[Records provided]:

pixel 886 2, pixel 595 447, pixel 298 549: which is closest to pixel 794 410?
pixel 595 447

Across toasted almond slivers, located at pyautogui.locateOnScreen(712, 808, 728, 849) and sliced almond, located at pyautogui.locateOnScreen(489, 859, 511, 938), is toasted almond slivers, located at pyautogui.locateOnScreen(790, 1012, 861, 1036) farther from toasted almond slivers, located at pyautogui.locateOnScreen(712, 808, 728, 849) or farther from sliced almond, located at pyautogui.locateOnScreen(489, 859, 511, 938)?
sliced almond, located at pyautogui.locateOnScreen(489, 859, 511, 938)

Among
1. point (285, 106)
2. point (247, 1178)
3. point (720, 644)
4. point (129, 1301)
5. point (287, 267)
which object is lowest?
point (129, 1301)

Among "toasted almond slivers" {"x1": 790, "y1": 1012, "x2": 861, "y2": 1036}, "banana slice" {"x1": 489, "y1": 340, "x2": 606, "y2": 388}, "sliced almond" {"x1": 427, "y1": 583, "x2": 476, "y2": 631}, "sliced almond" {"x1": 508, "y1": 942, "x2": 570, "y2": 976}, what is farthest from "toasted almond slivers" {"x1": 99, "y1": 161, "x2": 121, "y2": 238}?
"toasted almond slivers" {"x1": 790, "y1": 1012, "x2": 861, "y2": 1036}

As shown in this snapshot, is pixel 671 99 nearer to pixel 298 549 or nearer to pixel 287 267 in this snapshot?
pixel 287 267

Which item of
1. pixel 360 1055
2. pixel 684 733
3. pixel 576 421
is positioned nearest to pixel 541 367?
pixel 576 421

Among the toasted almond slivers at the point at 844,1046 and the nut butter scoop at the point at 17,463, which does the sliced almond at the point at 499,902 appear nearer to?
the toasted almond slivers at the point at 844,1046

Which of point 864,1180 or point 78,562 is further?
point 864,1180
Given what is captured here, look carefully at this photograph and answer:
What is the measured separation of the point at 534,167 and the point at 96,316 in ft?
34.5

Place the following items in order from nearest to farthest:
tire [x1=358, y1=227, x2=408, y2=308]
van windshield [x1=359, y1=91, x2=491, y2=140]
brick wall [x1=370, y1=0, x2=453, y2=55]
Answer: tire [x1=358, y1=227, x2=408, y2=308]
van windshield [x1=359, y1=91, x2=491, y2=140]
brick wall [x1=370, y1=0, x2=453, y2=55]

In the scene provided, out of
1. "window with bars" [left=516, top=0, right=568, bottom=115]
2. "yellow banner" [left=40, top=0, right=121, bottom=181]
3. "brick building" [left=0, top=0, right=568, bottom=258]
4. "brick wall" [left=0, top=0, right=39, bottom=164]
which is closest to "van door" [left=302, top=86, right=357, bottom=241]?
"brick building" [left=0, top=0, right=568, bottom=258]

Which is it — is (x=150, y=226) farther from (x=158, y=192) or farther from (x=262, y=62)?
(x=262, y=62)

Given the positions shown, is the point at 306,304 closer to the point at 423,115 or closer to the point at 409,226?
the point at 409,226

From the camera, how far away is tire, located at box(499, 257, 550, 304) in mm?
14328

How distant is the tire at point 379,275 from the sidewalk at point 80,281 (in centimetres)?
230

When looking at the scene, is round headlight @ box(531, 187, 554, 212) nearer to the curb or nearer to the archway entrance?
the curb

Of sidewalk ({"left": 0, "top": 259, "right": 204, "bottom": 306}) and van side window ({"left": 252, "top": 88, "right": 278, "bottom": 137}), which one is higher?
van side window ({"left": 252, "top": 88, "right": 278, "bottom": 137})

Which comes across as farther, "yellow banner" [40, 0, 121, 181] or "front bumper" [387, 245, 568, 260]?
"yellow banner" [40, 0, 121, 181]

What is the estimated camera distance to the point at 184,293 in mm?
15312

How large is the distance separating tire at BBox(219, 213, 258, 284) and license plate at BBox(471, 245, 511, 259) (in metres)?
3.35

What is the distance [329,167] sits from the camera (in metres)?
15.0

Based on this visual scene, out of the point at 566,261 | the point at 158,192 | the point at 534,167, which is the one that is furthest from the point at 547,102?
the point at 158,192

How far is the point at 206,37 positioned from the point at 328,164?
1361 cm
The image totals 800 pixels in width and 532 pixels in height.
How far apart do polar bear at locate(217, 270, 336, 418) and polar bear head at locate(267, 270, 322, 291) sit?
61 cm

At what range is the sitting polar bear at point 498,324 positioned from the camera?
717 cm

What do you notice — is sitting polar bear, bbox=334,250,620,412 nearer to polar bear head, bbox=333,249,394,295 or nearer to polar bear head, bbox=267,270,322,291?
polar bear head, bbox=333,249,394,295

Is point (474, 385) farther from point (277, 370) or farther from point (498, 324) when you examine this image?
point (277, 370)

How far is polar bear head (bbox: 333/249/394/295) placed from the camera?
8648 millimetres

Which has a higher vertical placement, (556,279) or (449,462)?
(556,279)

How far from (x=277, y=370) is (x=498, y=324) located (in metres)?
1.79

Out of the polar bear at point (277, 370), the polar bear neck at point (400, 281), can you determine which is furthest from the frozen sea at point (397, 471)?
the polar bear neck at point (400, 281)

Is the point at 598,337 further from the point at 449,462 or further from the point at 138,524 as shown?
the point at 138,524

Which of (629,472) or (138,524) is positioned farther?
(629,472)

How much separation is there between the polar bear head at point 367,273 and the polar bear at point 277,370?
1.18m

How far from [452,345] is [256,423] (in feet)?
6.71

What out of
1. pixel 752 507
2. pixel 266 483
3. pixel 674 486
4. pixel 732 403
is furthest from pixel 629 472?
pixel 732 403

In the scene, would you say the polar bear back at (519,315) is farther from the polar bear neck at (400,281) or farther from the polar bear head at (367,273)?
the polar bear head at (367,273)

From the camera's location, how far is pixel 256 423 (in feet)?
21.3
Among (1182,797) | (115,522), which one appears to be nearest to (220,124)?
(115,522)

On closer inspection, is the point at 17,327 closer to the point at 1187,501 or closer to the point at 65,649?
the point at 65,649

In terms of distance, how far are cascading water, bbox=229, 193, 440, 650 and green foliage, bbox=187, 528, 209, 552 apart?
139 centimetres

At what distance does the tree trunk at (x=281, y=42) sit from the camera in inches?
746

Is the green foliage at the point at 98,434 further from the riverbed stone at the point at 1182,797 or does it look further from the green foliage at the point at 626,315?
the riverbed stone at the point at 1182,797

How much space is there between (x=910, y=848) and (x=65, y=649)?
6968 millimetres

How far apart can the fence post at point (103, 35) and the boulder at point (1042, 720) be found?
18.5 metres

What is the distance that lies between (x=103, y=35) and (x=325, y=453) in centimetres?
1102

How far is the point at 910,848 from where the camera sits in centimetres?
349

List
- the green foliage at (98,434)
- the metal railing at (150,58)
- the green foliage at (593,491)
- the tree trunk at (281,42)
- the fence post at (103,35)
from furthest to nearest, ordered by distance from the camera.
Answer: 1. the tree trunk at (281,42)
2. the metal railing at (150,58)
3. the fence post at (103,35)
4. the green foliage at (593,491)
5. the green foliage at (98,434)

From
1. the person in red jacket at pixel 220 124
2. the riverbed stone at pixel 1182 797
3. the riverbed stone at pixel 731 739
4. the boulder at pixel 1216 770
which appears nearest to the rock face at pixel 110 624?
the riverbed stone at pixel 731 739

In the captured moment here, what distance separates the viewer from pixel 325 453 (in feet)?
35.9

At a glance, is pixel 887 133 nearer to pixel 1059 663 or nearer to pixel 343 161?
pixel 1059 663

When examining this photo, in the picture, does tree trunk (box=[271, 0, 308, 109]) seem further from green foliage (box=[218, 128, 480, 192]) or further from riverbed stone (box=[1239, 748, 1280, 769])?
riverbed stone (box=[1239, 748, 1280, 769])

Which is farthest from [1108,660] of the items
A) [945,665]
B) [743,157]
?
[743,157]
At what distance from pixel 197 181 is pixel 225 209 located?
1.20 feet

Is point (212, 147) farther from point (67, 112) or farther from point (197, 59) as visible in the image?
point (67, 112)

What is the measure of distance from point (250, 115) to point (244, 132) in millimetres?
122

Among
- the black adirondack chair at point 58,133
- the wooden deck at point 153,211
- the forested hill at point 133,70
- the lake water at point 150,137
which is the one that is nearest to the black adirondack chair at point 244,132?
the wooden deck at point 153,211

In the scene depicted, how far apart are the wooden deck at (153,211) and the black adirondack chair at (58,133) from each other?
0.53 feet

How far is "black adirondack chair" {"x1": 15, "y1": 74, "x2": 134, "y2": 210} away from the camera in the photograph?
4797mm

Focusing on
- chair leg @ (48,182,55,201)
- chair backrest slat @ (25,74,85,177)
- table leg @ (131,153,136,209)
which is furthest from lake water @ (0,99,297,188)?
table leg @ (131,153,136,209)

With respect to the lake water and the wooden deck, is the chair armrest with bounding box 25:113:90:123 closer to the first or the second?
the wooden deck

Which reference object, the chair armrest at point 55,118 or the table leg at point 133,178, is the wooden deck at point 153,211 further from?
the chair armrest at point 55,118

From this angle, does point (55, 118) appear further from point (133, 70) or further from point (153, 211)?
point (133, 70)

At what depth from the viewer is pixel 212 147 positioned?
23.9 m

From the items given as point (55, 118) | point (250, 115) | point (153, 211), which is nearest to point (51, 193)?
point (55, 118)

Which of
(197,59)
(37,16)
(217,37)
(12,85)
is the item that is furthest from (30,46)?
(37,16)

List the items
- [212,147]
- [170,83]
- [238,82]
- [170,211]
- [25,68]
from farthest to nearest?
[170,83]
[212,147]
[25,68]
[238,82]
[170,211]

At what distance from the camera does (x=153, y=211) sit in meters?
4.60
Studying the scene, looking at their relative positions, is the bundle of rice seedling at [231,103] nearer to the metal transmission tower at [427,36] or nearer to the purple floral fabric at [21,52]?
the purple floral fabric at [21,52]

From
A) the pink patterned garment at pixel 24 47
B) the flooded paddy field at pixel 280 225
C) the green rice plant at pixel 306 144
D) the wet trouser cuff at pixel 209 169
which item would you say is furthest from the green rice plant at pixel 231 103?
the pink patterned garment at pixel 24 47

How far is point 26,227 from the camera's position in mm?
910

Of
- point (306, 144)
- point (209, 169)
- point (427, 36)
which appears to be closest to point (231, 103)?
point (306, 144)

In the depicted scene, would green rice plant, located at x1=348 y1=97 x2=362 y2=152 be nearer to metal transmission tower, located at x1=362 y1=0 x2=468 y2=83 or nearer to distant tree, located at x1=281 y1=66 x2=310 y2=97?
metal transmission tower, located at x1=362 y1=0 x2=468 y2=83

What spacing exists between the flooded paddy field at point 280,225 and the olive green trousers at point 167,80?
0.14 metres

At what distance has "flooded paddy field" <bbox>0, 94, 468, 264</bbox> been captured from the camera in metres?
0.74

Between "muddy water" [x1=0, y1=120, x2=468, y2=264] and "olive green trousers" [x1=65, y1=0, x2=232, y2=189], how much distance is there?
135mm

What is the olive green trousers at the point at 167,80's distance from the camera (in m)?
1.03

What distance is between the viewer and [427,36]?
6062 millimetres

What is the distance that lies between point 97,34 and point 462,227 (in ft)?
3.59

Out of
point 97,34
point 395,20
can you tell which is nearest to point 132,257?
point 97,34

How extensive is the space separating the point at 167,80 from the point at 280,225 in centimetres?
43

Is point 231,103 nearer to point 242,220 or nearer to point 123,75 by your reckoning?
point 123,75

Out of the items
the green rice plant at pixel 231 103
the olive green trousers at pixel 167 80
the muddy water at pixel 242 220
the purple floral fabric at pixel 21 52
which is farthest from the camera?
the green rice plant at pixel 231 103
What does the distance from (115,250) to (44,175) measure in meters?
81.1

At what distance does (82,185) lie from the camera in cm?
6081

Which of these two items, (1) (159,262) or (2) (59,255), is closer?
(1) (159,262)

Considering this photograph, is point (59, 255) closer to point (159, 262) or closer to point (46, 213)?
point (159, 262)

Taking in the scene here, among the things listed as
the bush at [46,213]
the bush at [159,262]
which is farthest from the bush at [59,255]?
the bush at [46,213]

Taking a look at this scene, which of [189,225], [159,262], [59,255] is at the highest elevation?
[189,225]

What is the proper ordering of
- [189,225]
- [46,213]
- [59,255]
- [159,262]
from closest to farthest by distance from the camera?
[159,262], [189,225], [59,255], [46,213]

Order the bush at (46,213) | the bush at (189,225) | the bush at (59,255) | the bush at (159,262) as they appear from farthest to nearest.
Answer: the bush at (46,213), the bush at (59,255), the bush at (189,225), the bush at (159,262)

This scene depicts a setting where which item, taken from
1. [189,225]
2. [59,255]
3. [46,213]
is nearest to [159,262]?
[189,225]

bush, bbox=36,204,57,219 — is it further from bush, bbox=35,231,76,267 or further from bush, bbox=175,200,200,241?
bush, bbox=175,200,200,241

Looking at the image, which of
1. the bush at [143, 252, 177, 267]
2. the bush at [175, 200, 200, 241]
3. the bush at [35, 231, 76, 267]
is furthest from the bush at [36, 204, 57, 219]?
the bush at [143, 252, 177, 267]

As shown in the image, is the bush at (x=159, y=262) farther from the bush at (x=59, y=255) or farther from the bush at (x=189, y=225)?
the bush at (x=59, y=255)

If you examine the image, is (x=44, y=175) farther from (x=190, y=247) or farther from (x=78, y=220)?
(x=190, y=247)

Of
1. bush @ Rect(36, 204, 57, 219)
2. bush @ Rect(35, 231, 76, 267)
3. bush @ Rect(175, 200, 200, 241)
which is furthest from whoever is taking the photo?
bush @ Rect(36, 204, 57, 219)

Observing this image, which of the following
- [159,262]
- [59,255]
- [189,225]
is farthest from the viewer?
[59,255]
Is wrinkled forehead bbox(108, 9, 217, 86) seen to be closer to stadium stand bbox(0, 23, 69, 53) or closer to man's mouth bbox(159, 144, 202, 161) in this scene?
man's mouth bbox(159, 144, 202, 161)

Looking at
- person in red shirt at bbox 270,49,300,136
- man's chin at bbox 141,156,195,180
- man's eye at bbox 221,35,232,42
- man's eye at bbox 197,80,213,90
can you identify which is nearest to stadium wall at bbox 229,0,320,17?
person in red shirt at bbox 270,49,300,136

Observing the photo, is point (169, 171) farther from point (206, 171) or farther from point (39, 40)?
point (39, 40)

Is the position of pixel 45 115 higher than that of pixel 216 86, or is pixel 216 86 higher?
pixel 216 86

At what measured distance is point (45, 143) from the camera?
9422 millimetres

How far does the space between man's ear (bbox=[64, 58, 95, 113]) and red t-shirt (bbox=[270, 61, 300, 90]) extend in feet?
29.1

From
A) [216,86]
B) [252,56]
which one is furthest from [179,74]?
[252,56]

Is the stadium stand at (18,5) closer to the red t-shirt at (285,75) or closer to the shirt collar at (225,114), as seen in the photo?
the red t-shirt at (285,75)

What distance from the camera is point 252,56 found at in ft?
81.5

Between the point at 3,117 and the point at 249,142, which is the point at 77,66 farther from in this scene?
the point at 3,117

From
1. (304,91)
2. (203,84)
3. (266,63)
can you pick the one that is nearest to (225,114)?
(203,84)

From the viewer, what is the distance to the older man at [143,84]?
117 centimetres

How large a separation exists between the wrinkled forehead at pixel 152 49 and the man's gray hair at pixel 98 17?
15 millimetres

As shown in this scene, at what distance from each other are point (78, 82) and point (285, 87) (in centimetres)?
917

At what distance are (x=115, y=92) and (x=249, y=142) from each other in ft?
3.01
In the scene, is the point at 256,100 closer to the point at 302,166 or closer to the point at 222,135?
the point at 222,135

[Instructions to follow]: Change "scene" to "view" in the lines from the line with "As shown in this scene, at" through the end of the material, and give those lines again with nothing else altered.

[Solution]:
As shown in this view, at what distance from each other are point (78, 82) and point (285, 87) (in centimetres)?
917

At what distance are (x=115, y=92) and (x=249, y=142) from each other in ft?
3.01
In the view, is the point at 256,100 closer to the point at 302,166 or closer to the point at 222,135?
the point at 222,135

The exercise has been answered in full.